EXTRAIT DU DOCUMENT:
____
Menton carré, gueule énergique, le regard ferme dans le lointain, le Valais ne s'est pas encore lassé de l'iconographie des grands hommes à l'aube des grandes conquêtes. Christian Varone est certainement bel homme et l'épreuve a su chasser cette ombre de timidité dominatrice que l'on peut trouver sur tous les autres clichés. L'absence de slogan, qu'a su relever Le Temps, témoigne en revanche d'une confiance exagérée dans les facilités de la retouche photographique et les ressorts d'une séduction qui n'aurait pas besoin de convaincre.

Or, face au vrai grand défi qui attend Christian Varone, renoncer d'avance à la joute argumentative est une erreur qui pourrait s'avérer mortelle. Et c'est ce qui choque le plus ici, la direction de campagne ayant pris résolument son fait de ne pas présenter son candidat sur le terrain: le terrain pratique, en sa qualité de chef de la police cantonale, qu'il est et qu'il ne cesse pas d'être, le terrain politique en sa qualité de candidat PLR opposé à la plus effroyable bête de scène du marché en ce moment.

Cette capitulation donne alors lieu à toute une succession d'errements censés lisser l'image du commandant Varone mais qui peinent à rendre sympathique quelqu'un qui l'est certainement mais n'est pas né pour que cela se voit au premier coup d'oeil. En outre, cette façon de faire brouille la visibilité précise des buts du candidat. Il s'agit là d'un postulat, un postulat honteux qui repose sur l'idée que quiconque à l'image tiède, voire un peu creuse, mais positive, a plus de chances d'être élu qu'un autre, indépendamment de son efficacité ou de celle de son programme. Gageons que la deuxième phase de la campagne sera une attaque en règle de la personnalité de l'adversaire, forcément plus marquée; rien de très glorieux en somme. Ce genre de stratégie a pour habitude de fonctionner dans une population lessivée par les habitudes, mais pour combien de temps ? Il suffit que les électeurs aient soif d'un peu de changement.
____
TÂCHE À RÉALISER: Recopiez le passage de l'extrait sur la campagne de Christian Varone, en commençant à « Or, face au » et en terminant à « en ce moment. ». Les enregistrements ci-après proviennent d'une source distincte.

DONNÉES FOURNIES:
____
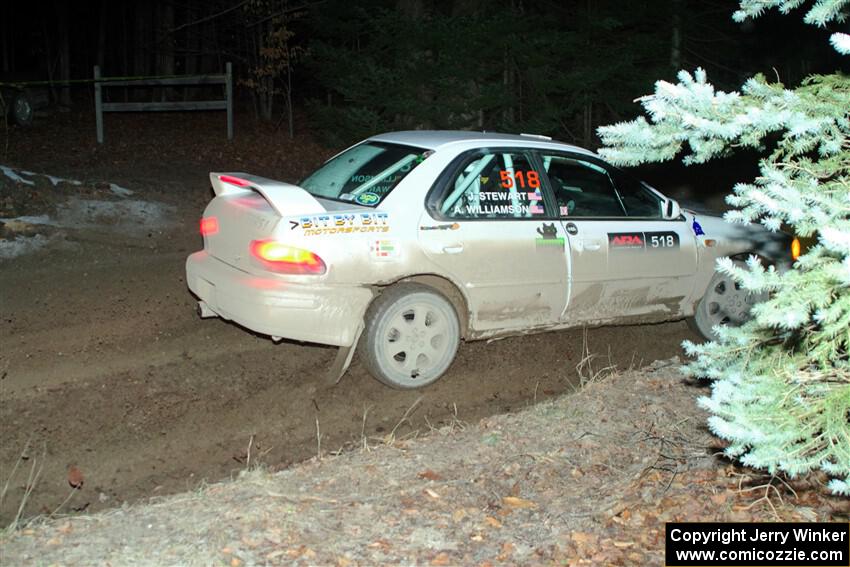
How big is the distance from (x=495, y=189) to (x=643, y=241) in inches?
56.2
____
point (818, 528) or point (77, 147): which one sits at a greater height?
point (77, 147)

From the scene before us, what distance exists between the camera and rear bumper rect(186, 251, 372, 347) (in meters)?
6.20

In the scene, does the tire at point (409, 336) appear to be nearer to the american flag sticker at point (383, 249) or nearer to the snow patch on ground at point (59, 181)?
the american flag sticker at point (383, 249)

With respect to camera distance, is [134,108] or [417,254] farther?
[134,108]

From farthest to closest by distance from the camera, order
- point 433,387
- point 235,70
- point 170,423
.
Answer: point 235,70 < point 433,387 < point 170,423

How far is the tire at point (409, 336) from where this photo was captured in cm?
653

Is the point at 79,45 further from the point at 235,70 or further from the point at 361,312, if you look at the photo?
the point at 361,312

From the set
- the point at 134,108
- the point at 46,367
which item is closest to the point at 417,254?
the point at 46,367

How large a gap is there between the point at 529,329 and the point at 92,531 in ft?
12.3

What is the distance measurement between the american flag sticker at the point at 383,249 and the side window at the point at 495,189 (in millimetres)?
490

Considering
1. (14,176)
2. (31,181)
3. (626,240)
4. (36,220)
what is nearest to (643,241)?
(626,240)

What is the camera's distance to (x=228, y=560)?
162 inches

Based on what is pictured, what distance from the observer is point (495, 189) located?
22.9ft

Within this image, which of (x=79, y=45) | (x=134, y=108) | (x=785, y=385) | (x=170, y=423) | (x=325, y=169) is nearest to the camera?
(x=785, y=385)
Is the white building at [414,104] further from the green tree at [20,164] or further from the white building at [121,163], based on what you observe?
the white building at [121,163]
____
SOLUTION DU PROBLÈME:
Or, face au vrai grand défi qui attend Christian Varone, renoncer d'avance à la joute argumentative est une erreur qui pourrait s'avérer mortelle. Et c'est ce qui choque le plus ici, la direction de campagne ayant pris résolument son fait de ne pas présenter son candidat sur le terrain: le terrain pratique, en sa qualité de chef de la police cantonale, qu'il est et qu'il ne cesse pas d'être, le terrain politique en sa qualité de candidat PLR opposé à la plus effroyable bête de scène du marché en ce moment.